Voy a esperar a que se duerma. Que duerma tan profundamente que no sienta mi mano deslizándose bajo la almohada en busca de la llave. O que no me oiga tomar el teléfono y pedir auxilio a la recepción.
Prefiero abrir la puerta. Me ahogo. No soporto las habitaciones cerradas con llave, los pasadores, las cadenas. Quiero abrir esa puerta, yo sola. Espero. La gran virtud de las mujeres, esperar. Darse tiempo. Y lo vigilo. Tarda en dormirse, Frank. Él también me vigila.
—¿No viene el sueño, bitch?
—No. Creo que voy a dibujar un poco, hasta que tenga sueño.
—Mañana… —suspira—. Mañana…
Sentada en el borde de la cama, con la carpeta sobre las rodillas, dibujo.
Dibujo mujeres encerradas. No son las mujeres que yo dibujo habitualmente.
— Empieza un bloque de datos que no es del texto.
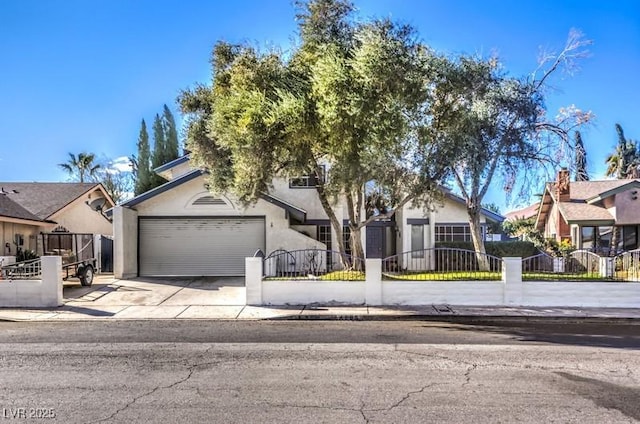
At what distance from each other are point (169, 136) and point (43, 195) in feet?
59.4

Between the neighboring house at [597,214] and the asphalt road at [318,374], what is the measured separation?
14.7 meters

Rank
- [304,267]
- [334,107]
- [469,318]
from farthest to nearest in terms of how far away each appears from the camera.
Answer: [304,267] < [469,318] < [334,107]

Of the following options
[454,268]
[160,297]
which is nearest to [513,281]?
[454,268]

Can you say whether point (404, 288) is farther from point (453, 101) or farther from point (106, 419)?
point (106, 419)

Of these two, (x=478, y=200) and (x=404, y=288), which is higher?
(x=478, y=200)

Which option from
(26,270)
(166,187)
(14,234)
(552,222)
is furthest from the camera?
(552,222)

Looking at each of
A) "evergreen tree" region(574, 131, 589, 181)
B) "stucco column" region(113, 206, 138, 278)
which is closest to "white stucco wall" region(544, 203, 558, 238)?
"evergreen tree" region(574, 131, 589, 181)

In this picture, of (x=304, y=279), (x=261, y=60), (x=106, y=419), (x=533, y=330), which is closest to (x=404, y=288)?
(x=304, y=279)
Estos cuerpos de mujer tienen la posición del miedo. Se encogen y se tuercen. En las caras hay un grito en suspenso. Esperan la mañana siguiente para preguntarse si realmente ocurrió, para contestarse que no ocurrió y lo imaginaron, o que ocurrió porque el hombre que aman tuvo buenos motivos. Les dicen que están locas o son putas. Debe de ser verdad. Si no fuera verdad, aunque les parezca que él miente, ¿por qué usar la fuerza sobre cuerpos blandos que no pueden golpear sin un arma?
Los ojos de estas mujeres tienen una mirada que solo se ve en las mujeres. No es de horror. El horror nos toca igual a todos. Es de incredulidad. Es de silencio. Mañana se cubrirán discretamente. Hablemos, dirá él. Y hablarán. Y después sabrán guardar el secreto. Mientras tanto, esperan y rezan.
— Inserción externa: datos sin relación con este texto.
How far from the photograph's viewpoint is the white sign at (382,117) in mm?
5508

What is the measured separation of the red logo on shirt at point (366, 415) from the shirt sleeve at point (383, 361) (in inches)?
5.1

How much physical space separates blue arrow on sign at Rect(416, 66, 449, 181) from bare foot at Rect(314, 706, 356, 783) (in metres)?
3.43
—Padrenuestro que estás en los cielos…
La oración más hermosa del mundo. La oración al Hombre de todos los Hombres, que vela por todas las mujeres.
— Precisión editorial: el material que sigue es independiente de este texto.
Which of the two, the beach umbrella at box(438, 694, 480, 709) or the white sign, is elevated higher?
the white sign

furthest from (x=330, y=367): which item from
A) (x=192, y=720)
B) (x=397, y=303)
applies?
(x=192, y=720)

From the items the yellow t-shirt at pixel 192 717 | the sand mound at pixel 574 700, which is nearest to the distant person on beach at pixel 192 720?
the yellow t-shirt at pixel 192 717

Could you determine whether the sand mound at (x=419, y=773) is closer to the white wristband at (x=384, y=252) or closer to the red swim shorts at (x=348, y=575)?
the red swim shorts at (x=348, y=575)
«¿Los hombres te quieren, Mistral?».
«Los hombres me quieren, Dodo. Pero hay algunos que se llaman Frank».
«¿Es buena la vida, Mistral?».
«La vida es muy buena conmigo».
«Yo me he ocupado de que sea así».
El sueño bajaba suavemente. No sentí que la carpeta se deslizaba al piso.
Dibujando, me dormí en la cama del Hilton.